Consigne donnée a -> D'après l'extrait, quelle maison d'édition a publié le recueil Erotica ?

Le Journal de Michel Perdrial
Le Journal de Michel Perdrial



Loïc Boyer
Je suis l’auteur de textes courts qui furent publiés depuis mil neuf cent quatre-vingt-quinze dans des revues littéraires en France (Supérieur Inconnu, Supplément d’Ame, Nouvelle Donne, Le Bord de l’Eau, Pris de Peur, l’Art du Bref, Sol’Air, Gros Textes, Salmigondis, Verso, Décharge, Bulle, Filigranes, Diérèse, Martobre, Comme ça et Autrement, (Cahier d’) Ecritures, La Nef des Fous), en Belgique (Traversées, Ecrits Vains, L’Arbre à Plumes, Inédit Nouveau, Bleu d’Encre), au Canada (Les Saisons Littéraires) et en Italie (Les Cahiers du Ru).
Les courageuses Editions du Chardon ont publié en mil neuf cent quatre-vingt-dix-neuf Erotica, un recueil de vingt-huit de ces textes, illustré par Isabelle Pio et Antoine Lopez et préfacé par Sarane Alexandrian, toujours disponible auprès de moi.
Je suis également l’auteur d’une pièce de théâtre et de plusieurs romans ou récits à ce jour inédits.
Depuis le onze novembre deux mille six, je publie mon Journal via Internet, un temps sous-titré Persiflages, moquages et autres énervages mâtinés de complimentages et de contentages. Sa première partie est lisible chez Eklablog, la deuxième ici.
Je vis au centre de Rouen dans un ancien monastère où autrefois les Sœurs de la Miséricorde se vouaient à l’éducation des jeunes filles.







Rss

Au vide grenier rouennais de l’île Lacroix

2 juin 2015


Levé tôt, dimanche matin, je suis dans la salle de bain quand j’entends sous mes pieds le bruit caractéristique de la porte d’entrée brusquée d’un coup de poing. « Encore ce voisin qui n’a pas le courage de se servir de sa clé. », me dis-je.

Enregistrements fournis ->
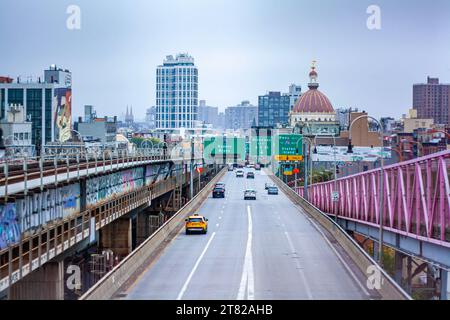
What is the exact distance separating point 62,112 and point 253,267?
105 meters

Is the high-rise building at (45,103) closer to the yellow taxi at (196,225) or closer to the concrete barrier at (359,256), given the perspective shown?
the concrete barrier at (359,256)

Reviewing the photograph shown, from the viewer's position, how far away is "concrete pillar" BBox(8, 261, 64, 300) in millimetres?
33031

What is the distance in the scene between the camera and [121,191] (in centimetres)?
5956

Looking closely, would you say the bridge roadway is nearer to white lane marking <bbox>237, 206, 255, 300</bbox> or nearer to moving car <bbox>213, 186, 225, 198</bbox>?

Consigne donnée b -> Présentez sous forme de liste numérotée, sans les lignes vides, les enregistrements compris entre la ligne contenant « What is the distance » et la fin des enregistrements, ces deux limites incluses.

Réponse attendue a -> Les Editions du Chardon.

Réponse attendue b ->
1. What is the distance in the scene between the camera and [121,191] (in centimetres)?
2. 5956
3. Looking closely, would you say the bridge roadway is nearer to white lane marking <bbox>237, 206, 255, 300</bbox> or nearer to moving car <bbox>213, 186, 225, 198</bbox>?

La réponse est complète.